If you look at that Tony Sanders managed team from his arrival to us reaching the pinnacle, the evolution was not dissimilar to what we are seeing today.
You had mainstays like Ivan Crossley and Mickey Brooke becoming squad players - but still playing an important role (Brookes goal at Droylsden taking us to White Hart Lane for example); you had a raising of the bar seeing upgrades from (eg) Mickey Moore to John Rogers, and a falling by the wayside of the (eg) Joe Flaherty's of this world. You even saw the odd big name signing coming in and failing to make an impact (Tony Webber as example)
And the main thrust was strengthen the squad each year - Johnson and Webber in 76/7; Rogers, Bailey and King in 77/8; Barry Howard in 78/9; Graham Barrow and Barry Whitbread in 79/80. And we ended up with a squad that had replaced (eg) Alan Heathcote with Graham Barrow
The arrival of Ceesay, Mooney, Senior, Colclough, Kosylo and Smith (the new Graham Barrow) is part of the same dynamic.
Coincidentally, the board is expanding to a similar size as it was in the late 70's - ambitious young dynamic business leaders (and me!)

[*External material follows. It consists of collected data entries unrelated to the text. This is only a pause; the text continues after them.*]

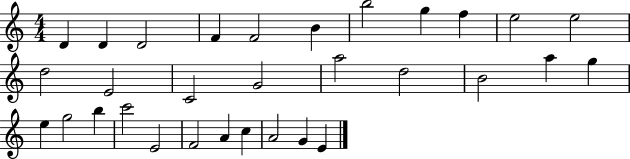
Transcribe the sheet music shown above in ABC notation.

X:1
T:Untitled
M:4/4
L:1/4
K:C
D D D2 F F2 B b2 g f e2 e2 d2 E2 C2 G2 a2 d2 B2 a g e g2 b c'2 E2 F2 A c A2 G E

The root cause of the demise from 80/1 onwards was that we felt we had to give the team that missed out on FL another go, and their momentum carried them to a second title. Unfortunately they all reached the end of their career at the same time (albeit at Wembley). We should perhaps have wielded the axe in 1980 and given new talent time to grow
Excellent summing up of a great time to be an Alty fan, then and now. The 80/81 side won the title, the league cup and made the 3rd round of the FA Cup (against Liverpool) but they didn't have quite the dominance over opposition sides they'd enjoyed the previous season and there were a few backs to the wall performances where we ground out wins. Losing Graham Barrow at the start of 81/82 was a huge blow and we knew early on that season that the team was past its best - even so, we made it to Wembley in the Trophy and the 3rd round of the FA Cup. If we'd won the Trophy in 82 it may have papered over the growing cracks and done us more harm than good in the long run. The club and current team is sensibly evolving and inevitably certain players will have reached their level having done their bit for Alty.
A couple of very interesting posts. Tony Sanders built an excellent team, probably the best in our history, but he what he didn't or couldn't do was to build a second excellent team as the first grew older.
There was an attempt to do so in 1981-82 (which was a pretty good season in retrospect as we made the FA Cup 3rd Round, made the Trophy Final and won the Cheshire Senior Cup while finish halfway in the Alliance Premier League, although it was a decline from previous seasons, and I thought this was the turning point rather than the previous season). Derek Goulding, and then Phil Gardner and Paul Cuddy were all brought into the first team, with the latter two playing on for years, but the older players forced their way back into the team with only Cuddy playing at Wembley. Maybe Tony Sanders was soft-hearted or a bit too loyal to the players who had done so well for him in the past?
At the end of that season, I remember a number of the long-serving players were offered reduced terms. Some accepted and some left. A big difference between then and now is that the greater availability of substitutes (only 1 allowed at that time) means that it is a lot easier to blend young players gradually into the first team.
As for tomorrow's game, I notice that Dagenham and Redbridge manager Daryl McMahon says that he has learned "Nothing" from their earlier defeat to us, in their match preview as they have had a big turnover of players, not unlike ourselves, having just signed a player from Maidstone United, who has never played at National League level before.